Nun ist die Ankündigung der
Veröffentlichung eines neuen Asterix-Heftes am 24. Oktober 2019 den meisten Medien
eine Meldung wert. Obwohl Rene Goscinny, einer der beiden intelligenten
Schöpfer der Figuren schon seit 1997 tot ist, wurde am Mittwoch, dem 10. April 2019,
in einer extra anberaumten Pressekonferenz in Paris Band 38 der Comicserie mit
dem Titel „Die Tochter des Vercingetorix“ angekündigt. Spiegel –Online berichtet
von der Pariser Pressekonferenz unter dem bezeichnenden Titel: „Im Oktober
trifft Asterix eine Pubertierende“.[4]
Überstrahlt wurde diese Meldung
jedoch von einer anderen: Gleichzeitig wurde in sechs verschiedenen Metropolen
der Welt von Mitarbeitern eines Forscherteams verkündet, dass es mit Hilfe von
acht zusammengeschlossenen riesigen Radioteleskopen, dem „Event Horizon
Teleskope“ (EHT) gelungen sei, eine „Aufnahme“ von einem 55 Millionen
Lichtjahre entfernten „Schwarzen Loch“ zu machen.[5]
Auf der Titelseite unserer Tageszeitung war am Donnerstag (11.04.)

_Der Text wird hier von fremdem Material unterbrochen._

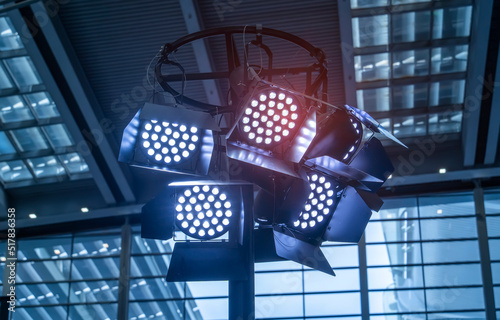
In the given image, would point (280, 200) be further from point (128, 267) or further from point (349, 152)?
point (128, 267)

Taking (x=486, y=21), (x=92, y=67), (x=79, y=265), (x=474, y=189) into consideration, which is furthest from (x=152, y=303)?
(x=486, y=21)

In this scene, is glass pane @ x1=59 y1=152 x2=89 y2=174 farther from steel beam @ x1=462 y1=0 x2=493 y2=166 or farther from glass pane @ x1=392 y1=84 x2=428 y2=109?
steel beam @ x1=462 y1=0 x2=493 y2=166

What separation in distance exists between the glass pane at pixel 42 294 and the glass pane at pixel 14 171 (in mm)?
→ 3048

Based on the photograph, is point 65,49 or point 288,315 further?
point 288,315

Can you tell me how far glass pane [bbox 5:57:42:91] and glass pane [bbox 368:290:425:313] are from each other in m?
9.92

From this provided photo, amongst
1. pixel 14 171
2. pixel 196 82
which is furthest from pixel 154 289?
pixel 196 82

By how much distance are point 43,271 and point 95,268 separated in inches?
61.4

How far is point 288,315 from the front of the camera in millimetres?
17141

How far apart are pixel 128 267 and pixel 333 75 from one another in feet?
25.1

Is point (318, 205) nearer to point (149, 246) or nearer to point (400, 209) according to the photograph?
point (400, 209)

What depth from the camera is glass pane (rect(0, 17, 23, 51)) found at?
568 inches

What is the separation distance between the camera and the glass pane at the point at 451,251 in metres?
17.1

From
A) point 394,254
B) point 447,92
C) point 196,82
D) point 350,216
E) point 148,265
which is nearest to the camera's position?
point 350,216

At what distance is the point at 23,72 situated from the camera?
15539 mm
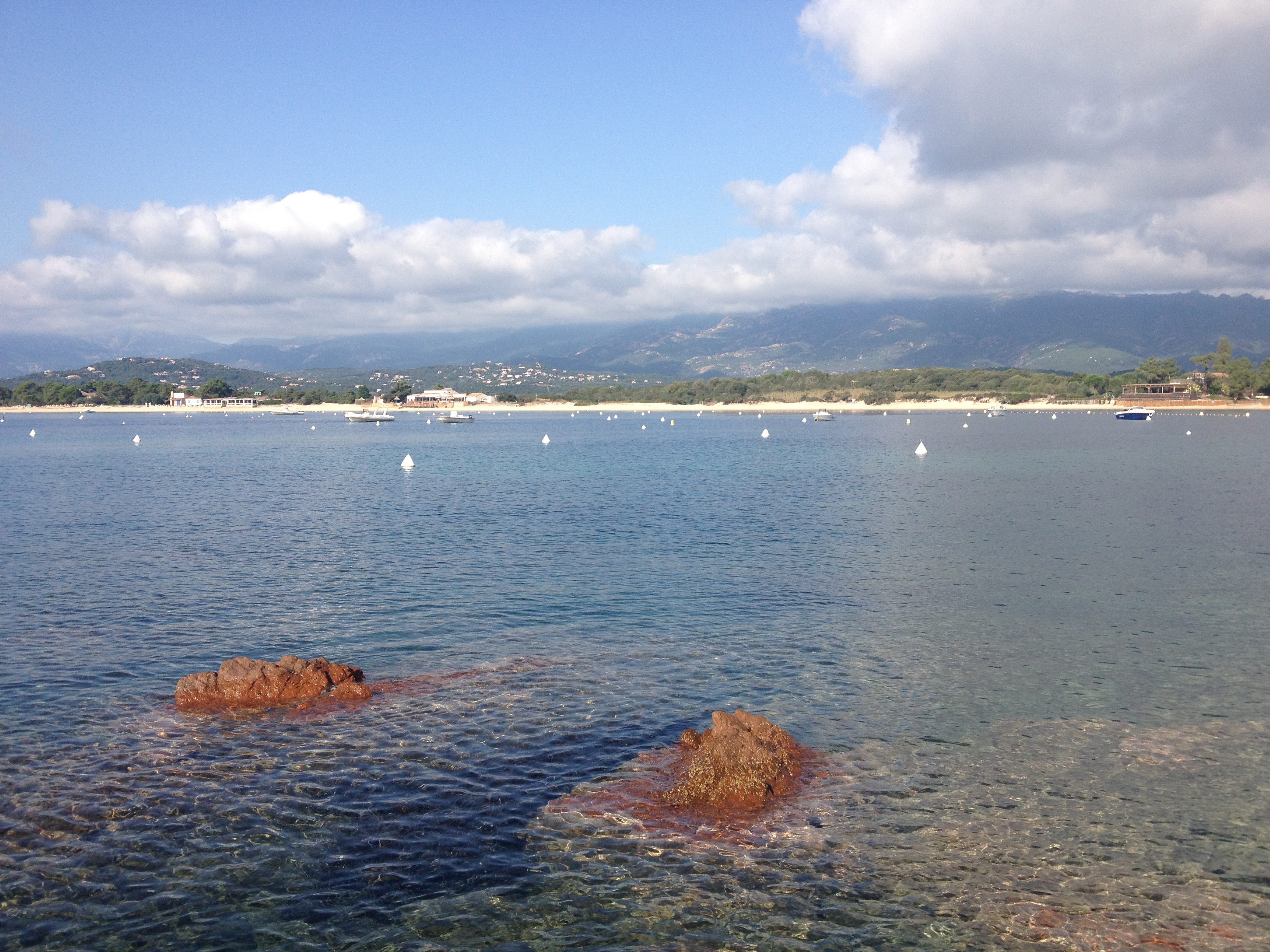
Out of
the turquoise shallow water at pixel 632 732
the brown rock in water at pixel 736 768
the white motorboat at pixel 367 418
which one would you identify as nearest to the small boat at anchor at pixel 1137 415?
the turquoise shallow water at pixel 632 732

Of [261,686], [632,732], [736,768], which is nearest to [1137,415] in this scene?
[632,732]

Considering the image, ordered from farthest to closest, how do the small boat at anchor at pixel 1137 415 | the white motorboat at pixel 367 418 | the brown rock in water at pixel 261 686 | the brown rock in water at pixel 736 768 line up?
the white motorboat at pixel 367 418, the small boat at anchor at pixel 1137 415, the brown rock in water at pixel 261 686, the brown rock in water at pixel 736 768

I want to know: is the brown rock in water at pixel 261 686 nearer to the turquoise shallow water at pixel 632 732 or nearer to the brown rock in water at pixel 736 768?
the turquoise shallow water at pixel 632 732

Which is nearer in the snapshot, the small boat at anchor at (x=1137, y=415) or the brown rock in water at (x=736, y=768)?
the brown rock in water at (x=736, y=768)

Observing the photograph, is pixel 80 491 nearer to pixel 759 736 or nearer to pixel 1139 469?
pixel 759 736

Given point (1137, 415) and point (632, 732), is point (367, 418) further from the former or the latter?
point (632, 732)

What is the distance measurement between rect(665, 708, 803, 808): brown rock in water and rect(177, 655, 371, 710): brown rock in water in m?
7.35

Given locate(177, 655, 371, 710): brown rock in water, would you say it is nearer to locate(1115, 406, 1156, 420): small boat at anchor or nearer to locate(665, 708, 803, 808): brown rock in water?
locate(665, 708, 803, 808): brown rock in water

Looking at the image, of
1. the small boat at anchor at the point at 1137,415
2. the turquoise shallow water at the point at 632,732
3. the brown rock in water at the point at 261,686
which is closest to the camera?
the turquoise shallow water at the point at 632,732

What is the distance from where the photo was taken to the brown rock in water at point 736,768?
13.6 m

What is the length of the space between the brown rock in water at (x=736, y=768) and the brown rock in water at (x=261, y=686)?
735 cm

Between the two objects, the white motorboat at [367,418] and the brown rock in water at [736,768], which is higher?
the white motorboat at [367,418]

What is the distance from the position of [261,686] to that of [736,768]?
380 inches

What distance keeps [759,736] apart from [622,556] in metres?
19.6
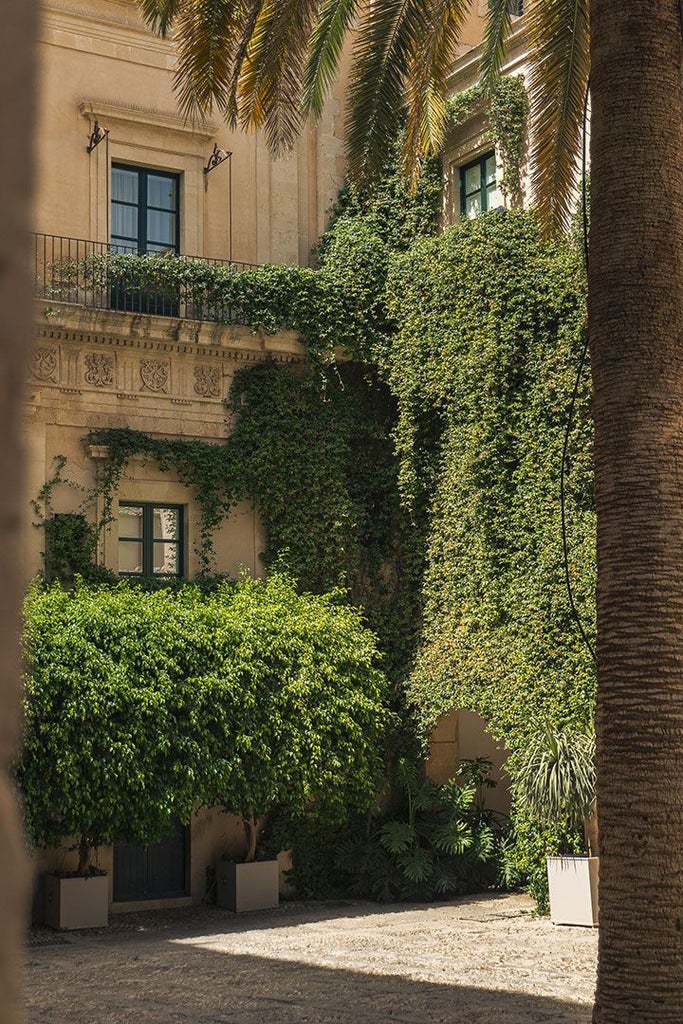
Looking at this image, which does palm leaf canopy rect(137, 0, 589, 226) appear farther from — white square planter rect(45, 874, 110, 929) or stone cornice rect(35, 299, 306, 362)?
white square planter rect(45, 874, 110, 929)

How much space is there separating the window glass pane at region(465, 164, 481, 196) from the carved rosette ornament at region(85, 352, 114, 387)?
20.6 ft

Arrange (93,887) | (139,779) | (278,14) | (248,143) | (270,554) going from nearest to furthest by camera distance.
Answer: (278,14) → (139,779) → (93,887) → (270,554) → (248,143)

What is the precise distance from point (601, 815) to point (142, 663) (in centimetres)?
995

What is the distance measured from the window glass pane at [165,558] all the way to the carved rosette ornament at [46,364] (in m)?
2.86

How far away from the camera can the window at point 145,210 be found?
67.1 ft

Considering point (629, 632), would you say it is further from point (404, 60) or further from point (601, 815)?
point (404, 60)

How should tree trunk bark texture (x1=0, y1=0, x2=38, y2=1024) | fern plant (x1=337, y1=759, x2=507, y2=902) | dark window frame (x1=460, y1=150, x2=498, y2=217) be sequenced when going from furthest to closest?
dark window frame (x1=460, y1=150, x2=498, y2=217), fern plant (x1=337, y1=759, x2=507, y2=902), tree trunk bark texture (x1=0, y1=0, x2=38, y2=1024)

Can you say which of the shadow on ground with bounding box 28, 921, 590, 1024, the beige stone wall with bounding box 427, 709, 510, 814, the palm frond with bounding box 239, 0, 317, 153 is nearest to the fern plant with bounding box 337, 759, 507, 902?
the beige stone wall with bounding box 427, 709, 510, 814

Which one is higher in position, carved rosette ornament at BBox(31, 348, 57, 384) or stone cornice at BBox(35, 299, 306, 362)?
stone cornice at BBox(35, 299, 306, 362)

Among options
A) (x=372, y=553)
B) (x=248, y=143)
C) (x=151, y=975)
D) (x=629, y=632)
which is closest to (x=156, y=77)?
(x=248, y=143)

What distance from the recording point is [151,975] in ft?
41.8

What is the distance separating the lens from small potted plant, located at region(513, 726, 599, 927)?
50.9 ft

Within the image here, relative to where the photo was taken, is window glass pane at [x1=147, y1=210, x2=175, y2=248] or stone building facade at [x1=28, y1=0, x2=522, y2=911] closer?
stone building facade at [x1=28, y1=0, x2=522, y2=911]

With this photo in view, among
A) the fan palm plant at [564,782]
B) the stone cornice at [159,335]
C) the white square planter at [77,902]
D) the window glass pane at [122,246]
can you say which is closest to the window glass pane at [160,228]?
the window glass pane at [122,246]
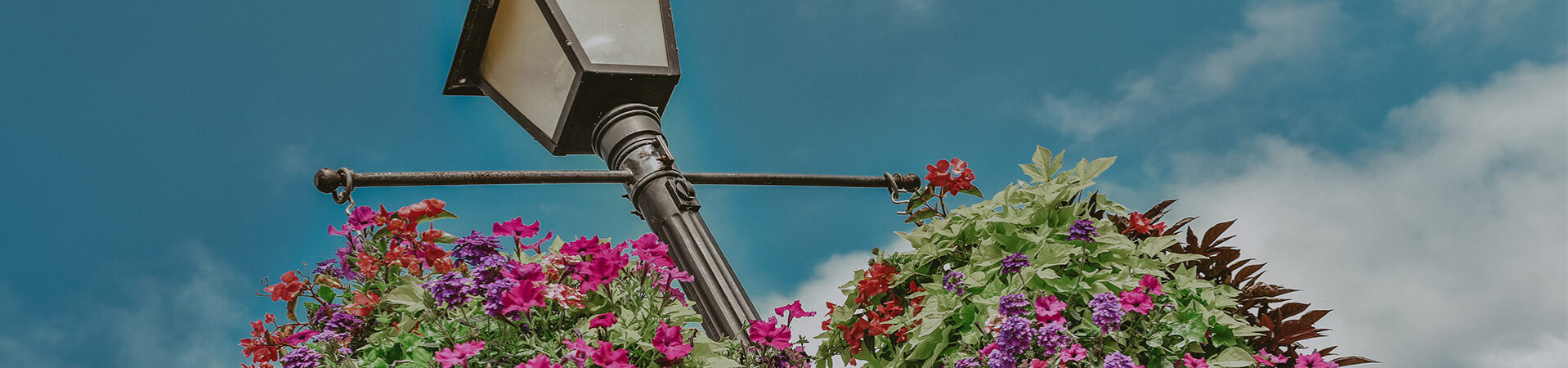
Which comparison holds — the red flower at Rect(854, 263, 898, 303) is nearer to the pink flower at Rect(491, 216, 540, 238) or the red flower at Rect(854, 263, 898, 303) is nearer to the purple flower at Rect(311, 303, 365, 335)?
the pink flower at Rect(491, 216, 540, 238)

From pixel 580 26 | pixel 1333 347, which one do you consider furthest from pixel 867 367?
pixel 580 26

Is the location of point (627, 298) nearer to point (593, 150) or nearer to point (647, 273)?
point (647, 273)

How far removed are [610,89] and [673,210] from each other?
1.49 feet

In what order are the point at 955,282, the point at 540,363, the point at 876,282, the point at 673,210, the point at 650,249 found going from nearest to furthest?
1. the point at 540,363
2. the point at 650,249
3. the point at 955,282
4. the point at 876,282
5. the point at 673,210

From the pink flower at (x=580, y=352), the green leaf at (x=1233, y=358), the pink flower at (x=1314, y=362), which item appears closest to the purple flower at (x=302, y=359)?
the pink flower at (x=580, y=352)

ein Mitglied des Forscherteams, Sheperd Doeleman[6], abgebildet, der die „Aufnahme“
in Washington präsentierte. Darüber las ich die Überschrift: „Forschern gelingt
der Blick ins Nichts“.
Ich wusste nicht, ob ich lachen
oder weinen sollte: Da steht ein spärlich behaarter junger Astrophysiker mit
geöffnetem Mund vor dem „Foto“ eines roten Kreises, das er stolz als einen Beweis
für die Richtigkeit einer Theorie präsentiert, die Albert Einstein zum ersten Mal 1905 publizierte (Rudolf Steiner
nannte die „Relativitätstheorie“ „Blech“). Dass der Mann auch noch Sheperd, also Hirte, mit Vornamen heißt,
ist für mich irgendwie bezeichnend: „Hirten“ wurden früher im Anschluss an
Jesus, den „guten Hirten“, die Priester der katholischen Kirche genannt, weil
Christus nach der Auferstehung dreimal zu Petrus gesagt hatte: „Weide meine
Lämmer!“ (Joh. 21, 15 – 17).
Heute sind die Astrophysiker die
neuen Hohe-Priester der wissenschaftsgläubigen Gemeinde. Sie verkünden
allerdings keinen Gott, sondern allzu oft nur das „Nichts“. Es muss also
niemanden verwundern, dass bei Menschen, deren Bewusstseinsseele noch starke
Anteile der älteren „Gemüts- und Verstandesseele“ hat, durch solche Aussagen
eine Stimmung erzeugt wird, die man seit Friedrich Nietzsche als „Nihilismus“
bezeichnen könnte.
Eine dritte Meldung machte an
diesem Donnerstag die Runde. Der über 91-jährige ehemalige Papst Benedikt XIV.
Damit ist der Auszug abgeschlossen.